The perfectly outrageous motion picture

I've had the most fantastic past two hours watching Sidney Lumet's 1976 film Network. I don't intend to write a review of the film here - I'm speechless right now, to be honest - and I've had similar feelings after watching three of my all-time favourite films, Sunset Boulevard, Shawshank Redemption and The Clockwork Orange.

Network inevitably adds to that list.

A common thread between all three films is that after I've seen the film, I've felt richer - in emotion, intellect and wisdom - thanks to powerful screenplay writing. The performances are equally astounding and Network is far more closer to life than I imagined, thanks my own closeness in some manner to the working of the television and media industry.

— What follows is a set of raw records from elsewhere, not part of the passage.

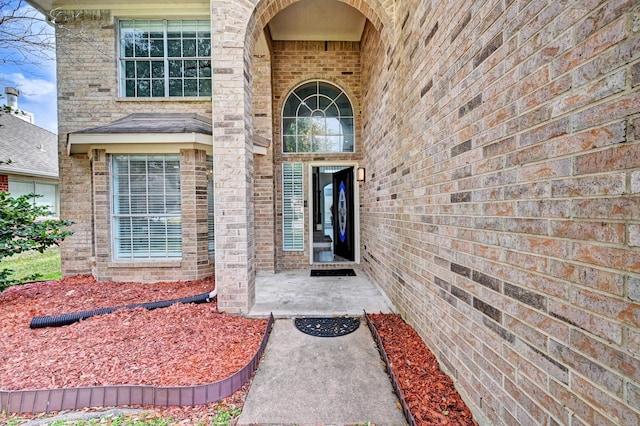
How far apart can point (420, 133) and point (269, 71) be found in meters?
4.13

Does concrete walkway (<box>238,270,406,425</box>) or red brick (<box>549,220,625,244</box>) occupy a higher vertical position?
red brick (<box>549,220,625,244</box>)

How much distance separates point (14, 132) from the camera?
11.2 m

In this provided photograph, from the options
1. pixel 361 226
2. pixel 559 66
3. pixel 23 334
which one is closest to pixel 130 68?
pixel 23 334

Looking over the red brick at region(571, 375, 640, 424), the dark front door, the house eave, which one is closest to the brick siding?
the red brick at region(571, 375, 640, 424)

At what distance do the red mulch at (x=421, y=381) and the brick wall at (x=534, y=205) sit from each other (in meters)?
0.10

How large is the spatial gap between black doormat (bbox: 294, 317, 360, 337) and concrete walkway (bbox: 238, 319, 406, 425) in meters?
0.10

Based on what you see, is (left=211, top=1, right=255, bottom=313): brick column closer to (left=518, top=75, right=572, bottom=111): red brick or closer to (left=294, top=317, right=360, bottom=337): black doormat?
(left=294, top=317, right=360, bottom=337): black doormat

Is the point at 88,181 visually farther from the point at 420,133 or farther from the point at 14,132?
the point at 14,132

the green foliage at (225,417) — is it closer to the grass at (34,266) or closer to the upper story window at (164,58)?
the upper story window at (164,58)

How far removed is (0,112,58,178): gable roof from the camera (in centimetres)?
934

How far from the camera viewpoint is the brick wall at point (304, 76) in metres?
5.79

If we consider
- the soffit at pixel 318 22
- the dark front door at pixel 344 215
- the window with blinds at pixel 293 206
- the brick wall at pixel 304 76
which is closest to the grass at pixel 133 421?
the brick wall at pixel 304 76

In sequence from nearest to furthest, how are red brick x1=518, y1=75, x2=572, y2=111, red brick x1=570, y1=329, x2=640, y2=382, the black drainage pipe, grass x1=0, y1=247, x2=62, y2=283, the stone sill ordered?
red brick x1=570, y1=329, x2=640, y2=382 < red brick x1=518, y1=75, x2=572, y2=111 < the black drainage pipe < the stone sill < grass x1=0, y1=247, x2=62, y2=283

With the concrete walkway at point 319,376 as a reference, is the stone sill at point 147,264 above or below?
above
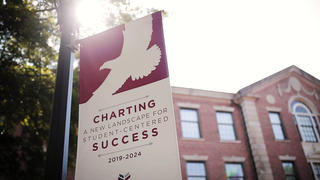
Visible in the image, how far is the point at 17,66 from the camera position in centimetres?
830

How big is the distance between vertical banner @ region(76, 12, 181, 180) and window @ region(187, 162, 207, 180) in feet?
42.2

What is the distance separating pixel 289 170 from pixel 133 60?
17.2 metres

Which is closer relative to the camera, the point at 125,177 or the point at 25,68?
the point at 125,177

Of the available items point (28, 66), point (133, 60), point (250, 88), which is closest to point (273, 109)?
point (250, 88)

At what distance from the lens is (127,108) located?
240cm

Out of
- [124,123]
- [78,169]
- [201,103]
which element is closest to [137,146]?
[124,123]

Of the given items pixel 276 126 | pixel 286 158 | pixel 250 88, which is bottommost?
pixel 286 158

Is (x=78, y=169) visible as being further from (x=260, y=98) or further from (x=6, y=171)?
(x=260, y=98)

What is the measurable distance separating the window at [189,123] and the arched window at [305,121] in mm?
8016

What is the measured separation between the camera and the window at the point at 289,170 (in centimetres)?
1616

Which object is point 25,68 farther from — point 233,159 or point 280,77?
point 280,77

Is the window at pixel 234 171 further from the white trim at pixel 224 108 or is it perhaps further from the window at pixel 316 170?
the window at pixel 316 170

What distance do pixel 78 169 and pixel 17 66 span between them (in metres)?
7.36

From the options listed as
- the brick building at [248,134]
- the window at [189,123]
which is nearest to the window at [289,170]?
the brick building at [248,134]
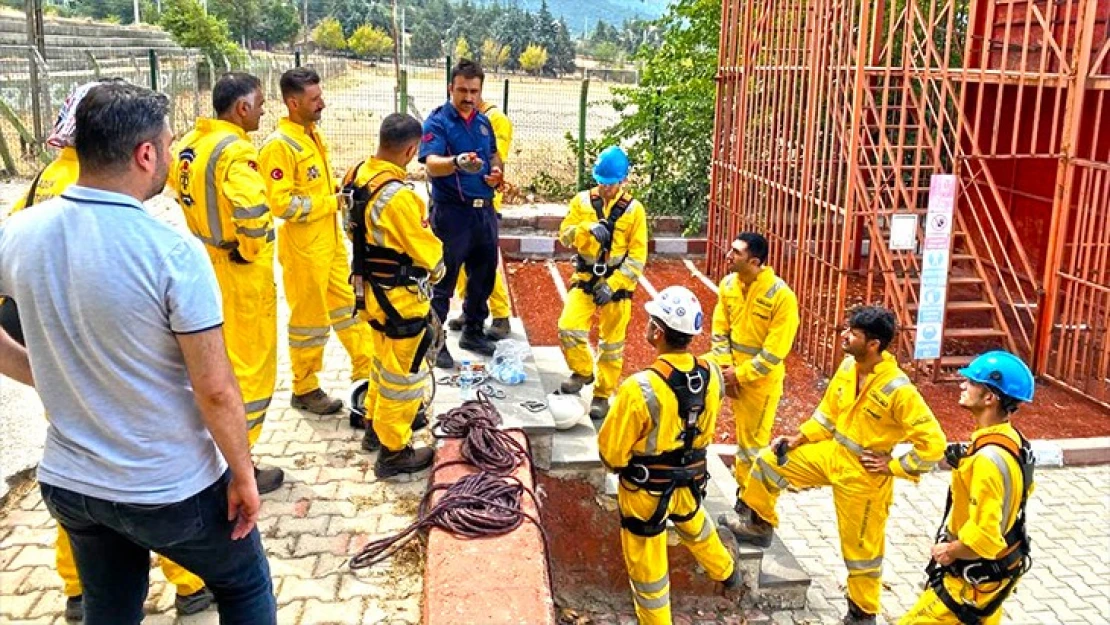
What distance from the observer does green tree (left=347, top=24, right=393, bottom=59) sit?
53406 mm

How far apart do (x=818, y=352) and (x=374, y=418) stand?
5.67 metres

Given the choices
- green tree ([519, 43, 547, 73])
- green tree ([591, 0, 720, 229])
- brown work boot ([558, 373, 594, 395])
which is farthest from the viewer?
green tree ([519, 43, 547, 73])

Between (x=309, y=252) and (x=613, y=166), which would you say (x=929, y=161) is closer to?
(x=613, y=166)

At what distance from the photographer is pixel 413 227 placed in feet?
16.7

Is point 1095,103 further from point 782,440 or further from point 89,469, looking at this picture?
point 89,469

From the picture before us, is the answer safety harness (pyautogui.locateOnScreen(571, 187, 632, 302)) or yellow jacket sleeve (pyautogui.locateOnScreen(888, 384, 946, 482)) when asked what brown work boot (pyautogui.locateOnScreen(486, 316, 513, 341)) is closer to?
Answer: safety harness (pyautogui.locateOnScreen(571, 187, 632, 302))

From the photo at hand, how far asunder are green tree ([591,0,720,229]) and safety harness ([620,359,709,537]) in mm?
9144

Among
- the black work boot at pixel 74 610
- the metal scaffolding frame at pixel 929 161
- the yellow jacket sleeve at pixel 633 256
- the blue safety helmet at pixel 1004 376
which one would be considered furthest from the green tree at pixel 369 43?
the blue safety helmet at pixel 1004 376

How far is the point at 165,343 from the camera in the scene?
264 centimetres

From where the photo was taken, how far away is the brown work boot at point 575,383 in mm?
7090

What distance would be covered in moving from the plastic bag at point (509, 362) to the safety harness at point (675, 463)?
1776 mm

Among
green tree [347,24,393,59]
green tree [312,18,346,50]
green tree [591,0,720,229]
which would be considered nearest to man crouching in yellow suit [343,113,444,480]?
green tree [591,0,720,229]

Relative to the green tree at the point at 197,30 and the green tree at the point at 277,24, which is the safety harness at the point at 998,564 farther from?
the green tree at the point at 277,24

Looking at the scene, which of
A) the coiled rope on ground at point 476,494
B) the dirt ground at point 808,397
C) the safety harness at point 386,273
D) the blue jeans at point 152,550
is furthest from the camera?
the dirt ground at point 808,397
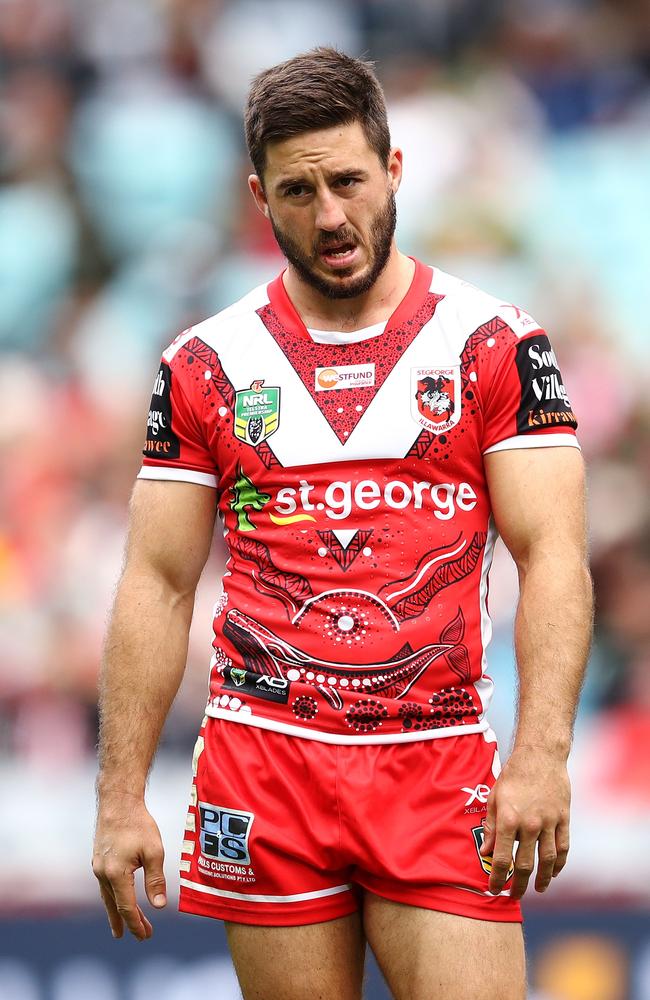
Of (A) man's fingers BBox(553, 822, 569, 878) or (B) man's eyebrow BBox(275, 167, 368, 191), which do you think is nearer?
(A) man's fingers BBox(553, 822, 569, 878)

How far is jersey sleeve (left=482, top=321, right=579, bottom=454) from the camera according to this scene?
10.3ft

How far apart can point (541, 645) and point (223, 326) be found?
105cm

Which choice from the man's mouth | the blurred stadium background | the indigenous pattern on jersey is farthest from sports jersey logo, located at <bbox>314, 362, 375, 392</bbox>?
the blurred stadium background

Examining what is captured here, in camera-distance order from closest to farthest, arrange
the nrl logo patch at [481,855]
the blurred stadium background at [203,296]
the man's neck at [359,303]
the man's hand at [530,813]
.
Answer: the man's hand at [530,813] < the nrl logo patch at [481,855] < the man's neck at [359,303] < the blurred stadium background at [203,296]

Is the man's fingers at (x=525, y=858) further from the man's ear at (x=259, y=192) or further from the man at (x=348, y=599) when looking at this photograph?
the man's ear at (x=259, y=192)

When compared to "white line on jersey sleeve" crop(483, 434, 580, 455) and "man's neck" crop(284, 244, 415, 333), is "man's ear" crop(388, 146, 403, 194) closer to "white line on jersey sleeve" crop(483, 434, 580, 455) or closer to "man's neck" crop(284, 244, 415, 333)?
"man's neck" crop(284, 244, 415, 333)

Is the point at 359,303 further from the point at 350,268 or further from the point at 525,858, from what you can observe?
the point at 525,858

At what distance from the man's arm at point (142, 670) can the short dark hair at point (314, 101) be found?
804mm

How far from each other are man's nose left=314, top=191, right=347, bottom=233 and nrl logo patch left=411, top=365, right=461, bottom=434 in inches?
13.9

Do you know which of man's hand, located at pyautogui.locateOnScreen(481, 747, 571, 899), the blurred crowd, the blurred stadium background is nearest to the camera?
man's hand, located at pyautogui.locateOnScreen(481, 747, 571, 899)

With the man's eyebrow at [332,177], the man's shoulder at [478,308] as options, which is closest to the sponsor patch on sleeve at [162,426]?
the man's eyebrow at [332,177]

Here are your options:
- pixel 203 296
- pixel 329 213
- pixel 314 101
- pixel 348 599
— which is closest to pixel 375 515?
pixel 348 599

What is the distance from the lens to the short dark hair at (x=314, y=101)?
322 cm

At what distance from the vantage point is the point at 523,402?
3.16 metres
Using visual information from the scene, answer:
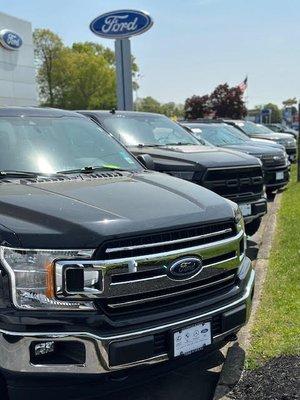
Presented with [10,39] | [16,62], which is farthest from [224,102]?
[10,39]

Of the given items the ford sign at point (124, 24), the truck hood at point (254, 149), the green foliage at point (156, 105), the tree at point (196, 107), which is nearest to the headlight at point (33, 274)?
the truck hood at point (254, 149)

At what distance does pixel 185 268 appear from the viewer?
3.20 metres

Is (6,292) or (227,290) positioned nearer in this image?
(6,292)

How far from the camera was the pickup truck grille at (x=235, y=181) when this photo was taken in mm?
6727

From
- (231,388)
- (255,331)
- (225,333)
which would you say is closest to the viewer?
(225,333)

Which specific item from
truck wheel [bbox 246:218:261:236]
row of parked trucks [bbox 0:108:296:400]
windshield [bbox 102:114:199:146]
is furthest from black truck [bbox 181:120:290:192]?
row of parked trucks [bbox 0:108:296:400]

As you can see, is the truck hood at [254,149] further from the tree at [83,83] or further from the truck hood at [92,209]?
the tree at [83,83]

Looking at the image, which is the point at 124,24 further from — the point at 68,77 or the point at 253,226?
the point at 68,77

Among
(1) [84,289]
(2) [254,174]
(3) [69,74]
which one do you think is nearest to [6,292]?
(1) [84,289]

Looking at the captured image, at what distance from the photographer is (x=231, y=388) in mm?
3717

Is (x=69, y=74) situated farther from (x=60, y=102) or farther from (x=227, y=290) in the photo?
(x=227, y=290)

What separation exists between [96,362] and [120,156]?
2.32 metres

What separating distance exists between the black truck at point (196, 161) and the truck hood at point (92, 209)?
2783mm

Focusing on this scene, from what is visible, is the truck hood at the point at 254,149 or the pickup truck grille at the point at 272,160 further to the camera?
the pickup truck grille at the point at 272,160
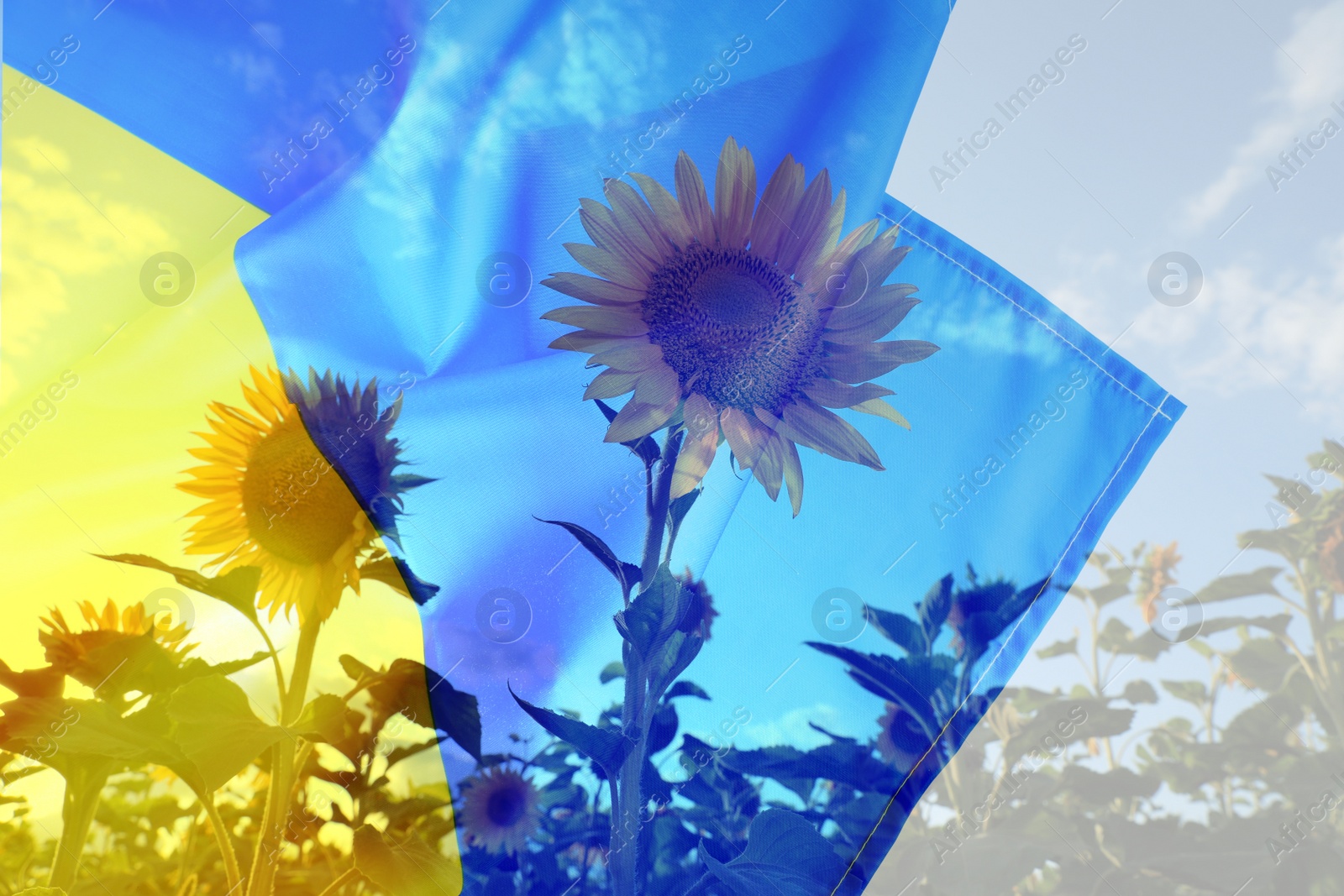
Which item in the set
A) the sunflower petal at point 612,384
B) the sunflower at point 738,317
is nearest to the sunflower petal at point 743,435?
the sunflower at point 738,317

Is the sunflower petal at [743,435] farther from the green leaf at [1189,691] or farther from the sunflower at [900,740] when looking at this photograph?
the green leaf at [1189,691]

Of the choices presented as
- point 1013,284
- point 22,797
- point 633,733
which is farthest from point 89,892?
point 1013,284

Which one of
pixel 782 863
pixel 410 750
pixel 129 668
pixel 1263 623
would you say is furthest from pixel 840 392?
pixel 1263 623

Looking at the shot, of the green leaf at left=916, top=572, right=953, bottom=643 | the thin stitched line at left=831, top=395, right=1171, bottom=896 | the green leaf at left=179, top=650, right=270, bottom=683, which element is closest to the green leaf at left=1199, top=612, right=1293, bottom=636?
the thin stitched line at left=831, top=395, right=1171, bottom=896

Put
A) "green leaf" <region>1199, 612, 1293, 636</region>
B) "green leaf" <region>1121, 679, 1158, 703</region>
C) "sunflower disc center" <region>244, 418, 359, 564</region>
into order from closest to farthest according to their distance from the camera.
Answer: "sunflower disc center" <region>244, 418, 359, 564</region>
"green leaf" <region>1121, 679, 1158, 703</region>
"green leaf" <region>1199, 612, 1293, 636</region>

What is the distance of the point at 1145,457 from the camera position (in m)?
0.76

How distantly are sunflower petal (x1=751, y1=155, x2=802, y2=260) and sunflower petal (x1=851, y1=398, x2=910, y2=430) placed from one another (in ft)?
0.61

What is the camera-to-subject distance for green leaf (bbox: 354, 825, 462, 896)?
68cm

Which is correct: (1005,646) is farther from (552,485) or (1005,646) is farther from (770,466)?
(552,485)

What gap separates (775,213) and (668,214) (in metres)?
0.12

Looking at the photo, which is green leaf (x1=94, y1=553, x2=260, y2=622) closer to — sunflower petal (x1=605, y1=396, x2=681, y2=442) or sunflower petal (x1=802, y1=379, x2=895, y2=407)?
sunflower petal (x1=605, y1=396, x2=681, y2=442)

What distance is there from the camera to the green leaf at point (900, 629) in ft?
2.37

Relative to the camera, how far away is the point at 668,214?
29.4 inches

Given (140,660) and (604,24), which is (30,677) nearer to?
(140,660)
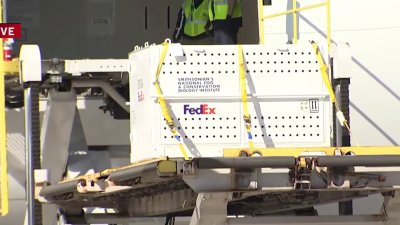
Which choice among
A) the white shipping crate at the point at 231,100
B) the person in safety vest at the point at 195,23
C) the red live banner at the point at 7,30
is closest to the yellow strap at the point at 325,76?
the white shipping crate at the point at 231,100

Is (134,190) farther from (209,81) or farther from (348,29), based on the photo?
(348,29)

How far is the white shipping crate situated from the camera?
18.7ft

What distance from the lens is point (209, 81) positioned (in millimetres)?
5766

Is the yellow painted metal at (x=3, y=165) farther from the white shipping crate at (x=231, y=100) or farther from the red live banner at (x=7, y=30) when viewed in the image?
the white shipping crate at (x=231, y=100)

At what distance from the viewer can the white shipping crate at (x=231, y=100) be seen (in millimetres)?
5715

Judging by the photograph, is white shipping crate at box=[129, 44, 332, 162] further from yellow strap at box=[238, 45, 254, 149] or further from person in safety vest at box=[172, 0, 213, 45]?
person in safety vest at box=[172, 0, 213, 45]

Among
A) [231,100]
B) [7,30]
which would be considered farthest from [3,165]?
[231,100]

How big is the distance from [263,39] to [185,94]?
1.70 meters

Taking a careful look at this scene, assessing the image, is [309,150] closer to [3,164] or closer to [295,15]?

And would you believe it...when I begun watching the film, I thought it was the original of Ram Gopal Varma's Rann. Thank God, it isn't. It can't be.

I'm pasting below some lines from the film. Each line is self explanatory and can be etched in gold. I do not need to explain the context in which they were told. They're statements by themselves, a quality which timeless screenplays have always had, apart from being able to project and predict a future which we now live in. I think this is why some lines are called classics.

Enjoy.

"I want you to get mad. I don't want you to protest, I don't want you to riot, I don't want you to write to your Congressman, because I wouldn't know what to tell you to write. I don't know what to do about the depression, the inflation, the Russians, or the crime in the streets. All I know is that first... You've got to get mad." - Howard Beale, the lead protagonist in Network (A video of this dialogue will do complete justice to this piece. So here's the link.)

"Am I getting through to you, Mr. Beale? You get up on your little twenty-one inch screen and howl about America and democracy. There is no America. There is no democracy. There is only IBM, and ITT, and AT&T, and DuPont, Dow, Union Carbide, and Exxon. Those *are* the nations of the world today." - Arthur Jansen, promoter of the network, to Howard Beale

"I was married for four years, and pretended to be happy; and I had six years of analysis, and pretended to be sane. My husband ran off with his boyfriend, and I had an affair with my analyst, who told me I was the worst lay he'd ever had. I can't tell you how many men have told me what a lousy lay I am. I apparently have a masculine temperament. I arouse quickly, consummate prematurely, and can't wait to get my clothes back on and get out of that bedroom. I seem to be inept at everything except my work. I'm goddamn good at my work and so I confine myself to that. All I want out of life is a 30 share and a 20 rating." - Diana Christensen, programming head of UBS Television

"It's too late, Diana. There's nothing left in you that I can live with. You're one of Howard's humanoids. If I stay with you, I'll be destroyed. Like Howard Beale was destroyed. Like Laureen Hobbs was destroyed. Like everything you and the institution of television touch is destroyed. You're television incarnate, Diana: Indifferent to suffering; insensitive to joy. All of life is reduced to the common rubble of banality. War, murder, death are all the same to you as bottles of beer. And the daily business of life is a corrupt comedy. You even shatter the sensations of time and space into split seconds and instant replays. You're madness, Diana. Virulent madness. And everything you touch dies with you. But not me. Not as long as I can feel pleasure, and pain... and love." - Max Schumacher, Diana's lover and retrenched newsroom editor of UBS Television
There are many more memorable lines and I suggest you watch the film to get a sense of what I'm talking about.